Does Amazon Share Your Date With Governments?

Some years ago, one of the top-selling technology companies (Amazon) revealed pretty accurate information on how many warrants, court orders and investigation help they were asked to provide to the “authorities”. While every other tech giant had regularly published its government request figures for years, spurred on by accusations of participation in government surveillance, Amazon had been largely forgotten.Eventually, people noticed and Amazon acquiesced.

Since then, Amazon’s business has expanded. Actually, it’s no longer a retail website, but a big technology leading company, that works in the cloud and makes devices for the community. The company’s flagship Echo, however, is an “always listening” speaker that collects vast amounts of customer data that’s perfectly opened up for the government, which is a fear of most conspiracy theorists.

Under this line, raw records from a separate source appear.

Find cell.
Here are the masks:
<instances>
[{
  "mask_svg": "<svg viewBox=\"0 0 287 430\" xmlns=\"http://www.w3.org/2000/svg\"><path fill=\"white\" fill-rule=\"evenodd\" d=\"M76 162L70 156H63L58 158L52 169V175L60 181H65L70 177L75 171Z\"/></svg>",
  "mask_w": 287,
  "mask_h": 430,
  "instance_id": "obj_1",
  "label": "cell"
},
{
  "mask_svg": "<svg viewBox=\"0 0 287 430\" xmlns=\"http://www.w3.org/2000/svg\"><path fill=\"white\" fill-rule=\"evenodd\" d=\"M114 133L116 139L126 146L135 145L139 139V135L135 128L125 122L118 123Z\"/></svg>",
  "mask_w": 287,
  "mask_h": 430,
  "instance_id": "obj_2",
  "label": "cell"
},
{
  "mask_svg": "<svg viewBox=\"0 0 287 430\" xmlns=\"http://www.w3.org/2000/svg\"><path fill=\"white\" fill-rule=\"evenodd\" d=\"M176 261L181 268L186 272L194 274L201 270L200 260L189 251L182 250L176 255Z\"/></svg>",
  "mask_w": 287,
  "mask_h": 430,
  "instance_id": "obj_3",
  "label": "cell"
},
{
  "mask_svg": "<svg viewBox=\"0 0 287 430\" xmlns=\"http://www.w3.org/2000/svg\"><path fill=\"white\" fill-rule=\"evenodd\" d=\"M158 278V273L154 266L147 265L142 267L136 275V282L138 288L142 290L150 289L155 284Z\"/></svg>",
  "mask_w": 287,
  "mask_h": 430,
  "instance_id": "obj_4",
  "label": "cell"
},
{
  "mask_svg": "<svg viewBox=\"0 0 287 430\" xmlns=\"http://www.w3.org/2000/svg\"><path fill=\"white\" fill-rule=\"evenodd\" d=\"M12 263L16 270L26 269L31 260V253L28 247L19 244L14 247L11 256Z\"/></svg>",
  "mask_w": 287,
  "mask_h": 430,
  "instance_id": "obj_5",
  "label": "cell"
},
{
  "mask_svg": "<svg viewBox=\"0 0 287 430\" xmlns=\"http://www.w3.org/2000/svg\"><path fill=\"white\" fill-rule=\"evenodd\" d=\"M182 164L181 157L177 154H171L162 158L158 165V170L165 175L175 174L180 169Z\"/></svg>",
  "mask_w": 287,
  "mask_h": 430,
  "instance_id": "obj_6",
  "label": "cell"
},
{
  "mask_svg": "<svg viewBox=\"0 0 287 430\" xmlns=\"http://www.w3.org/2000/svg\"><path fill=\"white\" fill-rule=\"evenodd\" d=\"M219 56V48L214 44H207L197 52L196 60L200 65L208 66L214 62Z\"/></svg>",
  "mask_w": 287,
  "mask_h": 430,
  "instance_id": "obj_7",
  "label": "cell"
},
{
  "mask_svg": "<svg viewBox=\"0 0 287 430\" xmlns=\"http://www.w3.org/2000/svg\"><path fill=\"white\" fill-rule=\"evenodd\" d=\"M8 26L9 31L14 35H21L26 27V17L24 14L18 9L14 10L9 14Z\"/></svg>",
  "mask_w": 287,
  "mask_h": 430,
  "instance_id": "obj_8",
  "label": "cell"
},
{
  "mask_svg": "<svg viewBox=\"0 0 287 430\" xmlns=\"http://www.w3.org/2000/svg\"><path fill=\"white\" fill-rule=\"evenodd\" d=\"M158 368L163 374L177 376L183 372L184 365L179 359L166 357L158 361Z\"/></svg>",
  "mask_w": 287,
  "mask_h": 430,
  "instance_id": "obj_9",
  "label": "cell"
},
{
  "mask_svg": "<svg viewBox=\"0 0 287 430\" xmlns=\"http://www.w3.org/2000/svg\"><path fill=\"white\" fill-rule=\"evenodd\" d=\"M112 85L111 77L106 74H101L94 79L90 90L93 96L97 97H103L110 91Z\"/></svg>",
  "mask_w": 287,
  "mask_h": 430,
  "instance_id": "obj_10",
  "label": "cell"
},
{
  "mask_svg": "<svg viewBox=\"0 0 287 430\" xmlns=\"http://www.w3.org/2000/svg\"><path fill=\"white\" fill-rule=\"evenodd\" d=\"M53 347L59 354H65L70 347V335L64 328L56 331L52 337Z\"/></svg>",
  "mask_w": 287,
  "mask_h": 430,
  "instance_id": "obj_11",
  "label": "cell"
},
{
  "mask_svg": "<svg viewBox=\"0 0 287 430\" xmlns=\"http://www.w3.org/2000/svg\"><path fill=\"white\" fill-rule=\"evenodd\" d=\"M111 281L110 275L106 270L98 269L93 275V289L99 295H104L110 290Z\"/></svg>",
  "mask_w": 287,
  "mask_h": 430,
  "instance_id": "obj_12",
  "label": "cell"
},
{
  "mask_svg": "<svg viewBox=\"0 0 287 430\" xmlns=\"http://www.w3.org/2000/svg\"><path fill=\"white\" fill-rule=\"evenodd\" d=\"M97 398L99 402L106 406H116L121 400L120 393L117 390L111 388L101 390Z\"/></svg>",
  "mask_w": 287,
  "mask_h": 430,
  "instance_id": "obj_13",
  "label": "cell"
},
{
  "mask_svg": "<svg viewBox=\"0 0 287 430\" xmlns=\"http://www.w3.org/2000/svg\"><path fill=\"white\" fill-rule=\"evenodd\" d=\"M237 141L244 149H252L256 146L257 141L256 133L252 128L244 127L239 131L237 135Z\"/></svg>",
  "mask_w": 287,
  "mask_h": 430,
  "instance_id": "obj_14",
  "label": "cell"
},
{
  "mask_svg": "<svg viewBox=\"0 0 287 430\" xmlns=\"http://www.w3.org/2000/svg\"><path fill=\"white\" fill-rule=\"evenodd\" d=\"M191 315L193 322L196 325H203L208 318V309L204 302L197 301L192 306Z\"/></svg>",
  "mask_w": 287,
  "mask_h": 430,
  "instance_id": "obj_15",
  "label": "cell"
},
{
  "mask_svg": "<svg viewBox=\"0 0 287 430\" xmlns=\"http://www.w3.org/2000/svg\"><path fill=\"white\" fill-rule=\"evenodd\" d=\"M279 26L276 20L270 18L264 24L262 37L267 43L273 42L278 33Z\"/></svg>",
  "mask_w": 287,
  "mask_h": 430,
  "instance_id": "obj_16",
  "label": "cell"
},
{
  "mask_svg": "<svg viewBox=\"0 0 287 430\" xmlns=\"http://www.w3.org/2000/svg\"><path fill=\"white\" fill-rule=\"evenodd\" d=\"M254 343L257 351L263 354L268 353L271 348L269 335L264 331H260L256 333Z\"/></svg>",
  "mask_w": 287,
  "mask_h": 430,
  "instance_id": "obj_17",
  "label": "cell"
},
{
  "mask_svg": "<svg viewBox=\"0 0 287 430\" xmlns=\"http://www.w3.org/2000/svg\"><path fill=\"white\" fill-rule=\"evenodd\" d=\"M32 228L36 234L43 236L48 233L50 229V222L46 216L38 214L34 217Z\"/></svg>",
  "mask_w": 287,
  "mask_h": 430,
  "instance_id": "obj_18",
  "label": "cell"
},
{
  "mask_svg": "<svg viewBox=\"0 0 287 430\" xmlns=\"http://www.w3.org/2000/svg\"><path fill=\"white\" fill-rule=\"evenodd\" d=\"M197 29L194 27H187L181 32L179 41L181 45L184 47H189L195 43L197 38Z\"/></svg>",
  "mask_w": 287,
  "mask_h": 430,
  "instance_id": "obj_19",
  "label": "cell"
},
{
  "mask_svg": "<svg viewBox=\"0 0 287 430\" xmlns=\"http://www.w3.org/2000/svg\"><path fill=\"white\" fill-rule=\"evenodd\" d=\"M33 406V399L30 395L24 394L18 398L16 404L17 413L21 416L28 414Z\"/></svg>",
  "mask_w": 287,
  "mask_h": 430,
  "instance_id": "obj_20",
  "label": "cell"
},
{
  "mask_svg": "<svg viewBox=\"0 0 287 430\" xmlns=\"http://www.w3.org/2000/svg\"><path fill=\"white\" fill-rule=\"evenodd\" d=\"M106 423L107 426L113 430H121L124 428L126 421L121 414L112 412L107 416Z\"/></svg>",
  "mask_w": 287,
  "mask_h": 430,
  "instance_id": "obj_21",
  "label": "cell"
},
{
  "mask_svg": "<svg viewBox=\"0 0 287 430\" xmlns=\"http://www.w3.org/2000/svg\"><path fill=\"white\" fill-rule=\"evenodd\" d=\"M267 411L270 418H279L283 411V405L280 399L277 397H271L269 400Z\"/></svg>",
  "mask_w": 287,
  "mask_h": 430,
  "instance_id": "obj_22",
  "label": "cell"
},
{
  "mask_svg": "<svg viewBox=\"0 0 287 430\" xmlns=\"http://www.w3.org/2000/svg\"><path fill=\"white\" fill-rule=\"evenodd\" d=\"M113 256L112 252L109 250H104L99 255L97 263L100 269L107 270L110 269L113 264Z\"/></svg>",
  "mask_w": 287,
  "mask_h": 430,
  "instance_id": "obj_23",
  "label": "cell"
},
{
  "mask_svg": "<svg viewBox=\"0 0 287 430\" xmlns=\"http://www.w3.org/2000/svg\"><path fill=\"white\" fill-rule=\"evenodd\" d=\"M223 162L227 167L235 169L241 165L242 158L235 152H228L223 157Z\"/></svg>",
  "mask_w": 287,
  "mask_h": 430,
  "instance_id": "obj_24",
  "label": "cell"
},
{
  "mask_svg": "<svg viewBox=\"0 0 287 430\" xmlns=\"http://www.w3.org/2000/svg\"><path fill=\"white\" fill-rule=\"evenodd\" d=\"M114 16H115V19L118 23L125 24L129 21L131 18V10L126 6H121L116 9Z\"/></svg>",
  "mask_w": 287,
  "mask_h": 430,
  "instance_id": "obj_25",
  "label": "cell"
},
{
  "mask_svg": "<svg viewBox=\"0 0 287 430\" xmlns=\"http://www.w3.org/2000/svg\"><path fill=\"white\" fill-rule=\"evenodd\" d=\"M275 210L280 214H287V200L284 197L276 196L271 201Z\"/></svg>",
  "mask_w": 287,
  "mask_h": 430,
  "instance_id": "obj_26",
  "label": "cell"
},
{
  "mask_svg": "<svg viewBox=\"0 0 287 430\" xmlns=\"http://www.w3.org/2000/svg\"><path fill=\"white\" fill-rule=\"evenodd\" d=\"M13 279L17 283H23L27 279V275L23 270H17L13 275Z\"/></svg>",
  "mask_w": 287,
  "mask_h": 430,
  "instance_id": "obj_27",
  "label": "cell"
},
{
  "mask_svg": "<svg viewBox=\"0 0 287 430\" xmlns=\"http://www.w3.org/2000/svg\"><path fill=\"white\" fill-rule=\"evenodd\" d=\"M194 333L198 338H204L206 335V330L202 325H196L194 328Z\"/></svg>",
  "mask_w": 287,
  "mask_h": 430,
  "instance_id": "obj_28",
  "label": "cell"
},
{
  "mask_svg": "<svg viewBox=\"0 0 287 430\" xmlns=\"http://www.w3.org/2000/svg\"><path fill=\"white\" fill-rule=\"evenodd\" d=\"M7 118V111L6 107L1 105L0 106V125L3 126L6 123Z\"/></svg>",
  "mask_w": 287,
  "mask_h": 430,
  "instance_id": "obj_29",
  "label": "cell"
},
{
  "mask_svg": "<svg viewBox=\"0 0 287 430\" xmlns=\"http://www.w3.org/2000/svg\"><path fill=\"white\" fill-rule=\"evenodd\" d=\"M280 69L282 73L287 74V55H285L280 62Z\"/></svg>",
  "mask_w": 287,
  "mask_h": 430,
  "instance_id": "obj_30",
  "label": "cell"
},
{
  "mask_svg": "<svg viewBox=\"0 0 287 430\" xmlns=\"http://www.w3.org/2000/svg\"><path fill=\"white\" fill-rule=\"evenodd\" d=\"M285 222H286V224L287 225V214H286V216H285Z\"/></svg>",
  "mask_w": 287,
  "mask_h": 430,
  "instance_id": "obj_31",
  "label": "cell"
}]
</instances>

Actually, Amazon has been really deceptive in how it presents the data, omitting the exact figures in its short, but contextless, twice-a-year reports. Not only does Amazon offer the minimum information possible, but the company has, and still continues, to deliberately mislead its customers by actively refusing to clarify how many customers, and which customers, are affected by the data demands it receives annually, which to me sounds like an act of terrorism.

A few weeks ago, after lots of users showed interest in this topic, Amazon spokesperson Stacy Mitchell stated that the reports that the company publishes “actually focuses solely on Amazon”. They say that the reports are only product related, but don’t mention which products, services and etc. are an object of consideration. This brings me to the idea that they actually have something to hide. Whoever threw questions related to this topic, he could easily feel how submissive they tend to act, when asked those simple questions.

We live in days when we feel that our lives depend on technology. Just imagine a full day, without any smartphone/laptop/tablet/smartwatch/TV or any other type of tech in use. Being so open to the “unknown” makes us highly vulnerable to attacks – both from the government or hackers. We tend to forget that on the Amazon Echo there are 7 microphones, that constantly listen to your speech and record it so that it can, therefore, translate it. If we go so easily and believe anything that such a big company says, that means that we are no longer open to research and we no longer care about our privacy, which transforms us into money-spending robots that don’t happen to think at all.